Per ricevere la pensione, occorrono i seguenti requisiti, di natura sanitaria e reddituale:

  • Essere di età compresa tra i 18 e i 66 anni e 7 mesi;
  • Essere affetto da sordità congenita o acquisita, la quale dev’essere riconosciuta seguendo l’iter tradizionale previsto per gli invalidi civili;
  • Percepire un reddito annuale al di sotto della soglia massima (stabilito per il 2018 in 16.664,10 euro). Per avere un quadro specifico del requisito reddituale consultare l’allegato.

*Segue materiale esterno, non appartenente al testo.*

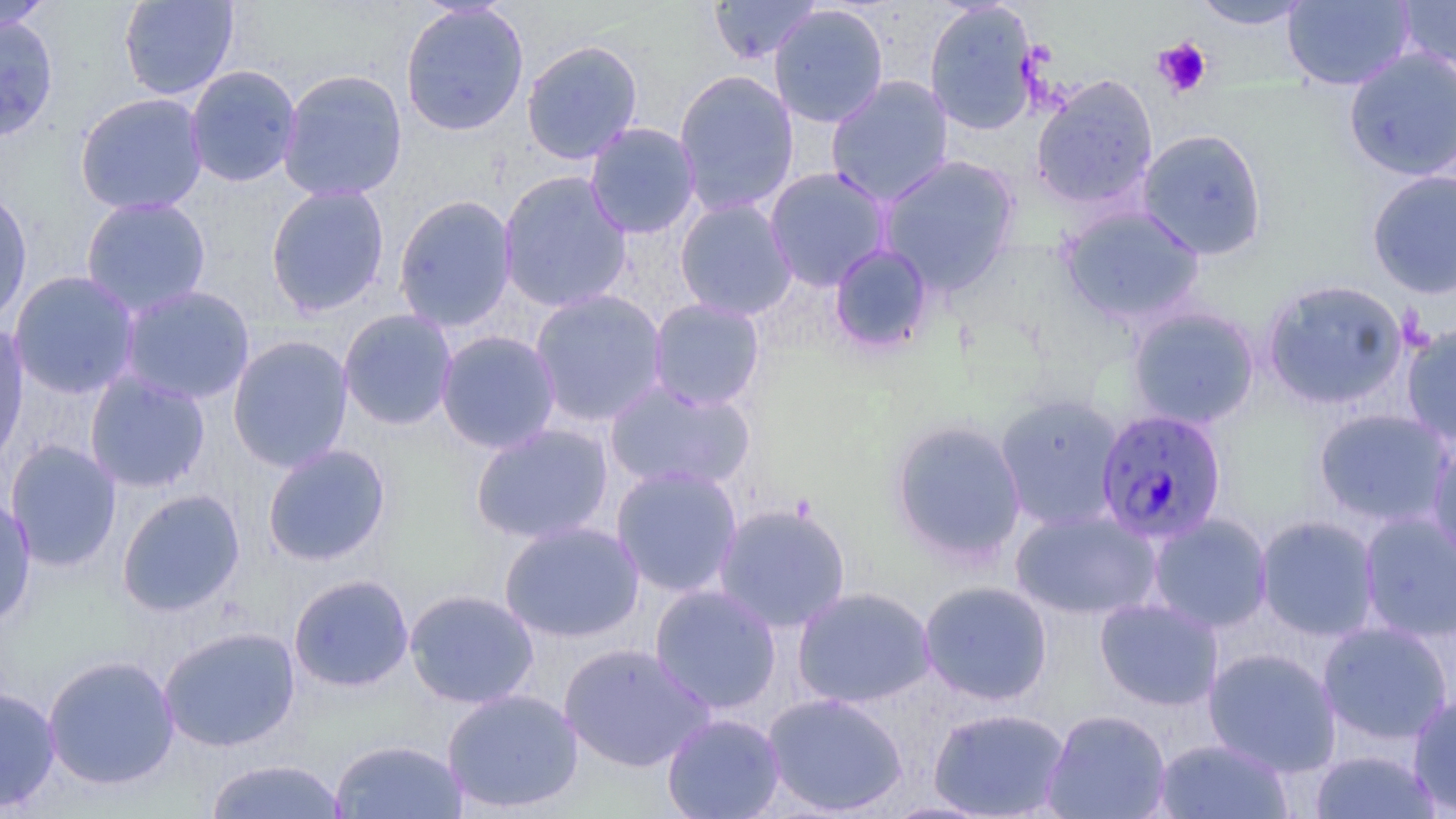
Approximate bounding boxes as (x1,y1)-(x2,y2) corner pairs in pixels.
Plasmodium falciparum-infected red blood cells: (1096,408)-(1228,544).

{
  "slide_level_diagnosis": "Plasmodium falciparum",
  "stain": "May-Grünwald-Giemsa",
  "magnification": "1000x",
  "modality": "optical microscopy",
  "uninfected_red_blood_cell_locations": "approximate bounding boxes as (x1,y1)-(x2,y2) corner pairs in pixels: (0,0)-(55,33), (118,0)-(239,101), (707,0)-(822,65), (1281,0)-(1415,91), (924,1)-(1040,136), (1191,1)-(1314,30), (1396,1)-(1456,75), (400,3)-(530,136), (769,4)-(889,128), (0,13)-(59,143), (521,39)-(644,165), (1342,46)-(1456,181), (184,64)-(303,188), (276,68)-(408,202), (673,69)-(799,217), (1030,74)-(1159,211), (825,75)-(954,207), (74,92)-(209,216), (584,121)-(701,240), (1137,129)-(1268,260), (878,155)-(1020,295), (764,167)-(892,291), (498,170)-(633,313), (1366,170)-(1456,299), (265,184)-(390,317), (0,186)-(34,328), (392,194)-(517,332), (80,196)-(212,318), (674,198)-(798,321), (1058,205)-(1205,325), (828,243)-(935,356), (9,270)-(141,399), (1261,279)-(1409,411), (117,284)-(256,405), (529,288)-(669,428), (648,298)-(766,412), (1127,306)-(1260,429), (338,309)-(458,431), (0,321)-(30,469), (1401,322)-(1456,448), (435,330)-(561,454), (227,335)-(354,473), (84,371)-(211,494), (603,380)-(756,493), (994,393)-(1125,531), (1313,408)-(1455,529), (888,418)-(1027,565), (469,423)-(614,544), (1427,436)-(1456,572), (4,440)-(122,572), (262,443)-(392,567), (611,465)-(743,598), (116,488)-(246,617), (0,492)-(37,630), (713,502)-(852,634), (1010,508)-(1161,620), (1358,511)-(1456,644), (1147,513)-(1273,633), (1255,515)-(1381,641), (498,520)-(645,643), (288,573)-(415,692), (918,580)-(1054,706), (649,584)-(782,715), (792,586)-(936,709), (403,588)-(540,709), (1094,597)-(1224,711), (1317,621)-(1453,745), (158,626)-(301,752), (558,642)-(715,773), (1203,647)-(1342,776), (41,654)-(180,791), (0,685)-(61,813), (441,687)-(585,814), (762,691)-(908,816), (1408,692)-(1456,815), (928,707)-(1071,818), (1042,709)-(1171,818), (661,712)-(785,819), (328,738)-(468,819), (1153,738)-(1294,818), (1309,749)-(1441,818), (203,758)-(349,818)",
  "preparation": "thin blood smear",
  "field_of_view": "one of a larger specimen",
  "platelet_locations": "approximate bounding boxes as (x1,y1)-(x2,y2) corner pairs in pixels: (1153,36)-(1213,98)",
  "image_size": "1456×819 pixels"
}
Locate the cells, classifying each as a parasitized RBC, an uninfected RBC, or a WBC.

Tale prestazione è considerata compatibile con altre indennità derivanti da ragioni di lavoro, servizio o guerra.

INDENNITÀ DI COMUNICAZIONE

L’indennità viene erogata in 12 mensilità. L’importo previsto per il 2018 è pari a 256,21 euro.

Per ricevere l’indennità non sono previsti limiti di età. I requisiti per accedere a tale prestazione sono esclusivamente di natura sanitaria: il soggetto dev’essere affetto da ipoacusia con una perdita dell’udito pari o superiore a 60 decibel htl nell’orecchio migliore (fino a 12 anni) o superiore a 75 decibel htl nell’orecchio migliore (dopo i 12 anni).

È ammesso lo svolgimento di attività lavorativa e il ricovero presso strutture a carico dello Stato. Anche in questo caso, in presenza di minorazioni multiple è ammesso il cumulo. Per le prestazioni per cui è prevista la possibilità di cumulare, si fa riferimento alle indennità di accompagnamento riconosciute agli invalidi e ai ciechi civili.